Start of Provided entries

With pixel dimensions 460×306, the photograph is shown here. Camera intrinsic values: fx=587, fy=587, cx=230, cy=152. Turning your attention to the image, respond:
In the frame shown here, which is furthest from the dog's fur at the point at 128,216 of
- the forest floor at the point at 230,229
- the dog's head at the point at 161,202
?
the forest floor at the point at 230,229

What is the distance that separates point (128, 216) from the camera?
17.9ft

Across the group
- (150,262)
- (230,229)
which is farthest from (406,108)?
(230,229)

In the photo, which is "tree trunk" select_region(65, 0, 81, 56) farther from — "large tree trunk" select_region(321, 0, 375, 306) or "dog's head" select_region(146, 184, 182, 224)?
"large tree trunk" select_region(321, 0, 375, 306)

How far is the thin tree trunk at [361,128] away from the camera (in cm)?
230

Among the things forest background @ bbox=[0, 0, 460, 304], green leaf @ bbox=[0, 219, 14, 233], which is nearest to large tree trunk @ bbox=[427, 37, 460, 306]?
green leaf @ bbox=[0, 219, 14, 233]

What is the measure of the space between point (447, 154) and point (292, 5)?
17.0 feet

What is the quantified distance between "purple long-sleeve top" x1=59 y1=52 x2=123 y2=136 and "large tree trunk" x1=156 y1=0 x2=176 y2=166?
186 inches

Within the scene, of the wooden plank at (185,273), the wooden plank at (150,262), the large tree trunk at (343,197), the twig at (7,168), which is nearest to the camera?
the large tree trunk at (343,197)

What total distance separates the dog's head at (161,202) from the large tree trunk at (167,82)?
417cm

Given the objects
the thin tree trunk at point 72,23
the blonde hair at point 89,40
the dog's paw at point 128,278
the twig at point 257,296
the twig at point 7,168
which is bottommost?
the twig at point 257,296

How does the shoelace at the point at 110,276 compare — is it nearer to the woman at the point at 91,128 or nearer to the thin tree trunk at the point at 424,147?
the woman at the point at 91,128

End of Provided entries

Write out the lines of the entries above as a numbered list, from the first line through the line containing "- the forest floor at the point at 230,229", and skip any blank lines.

1. With pixel dimensions 460×306, the photograph is shown here. Camera intrinsic values: fx=587, fy=587, cx=230, cy=152. Turning your attention to the image, respond:
2. In the frame shown here, which is furthest from the dog's fur at the point at 128,216 of
3. - the forest floor at the point at 230,229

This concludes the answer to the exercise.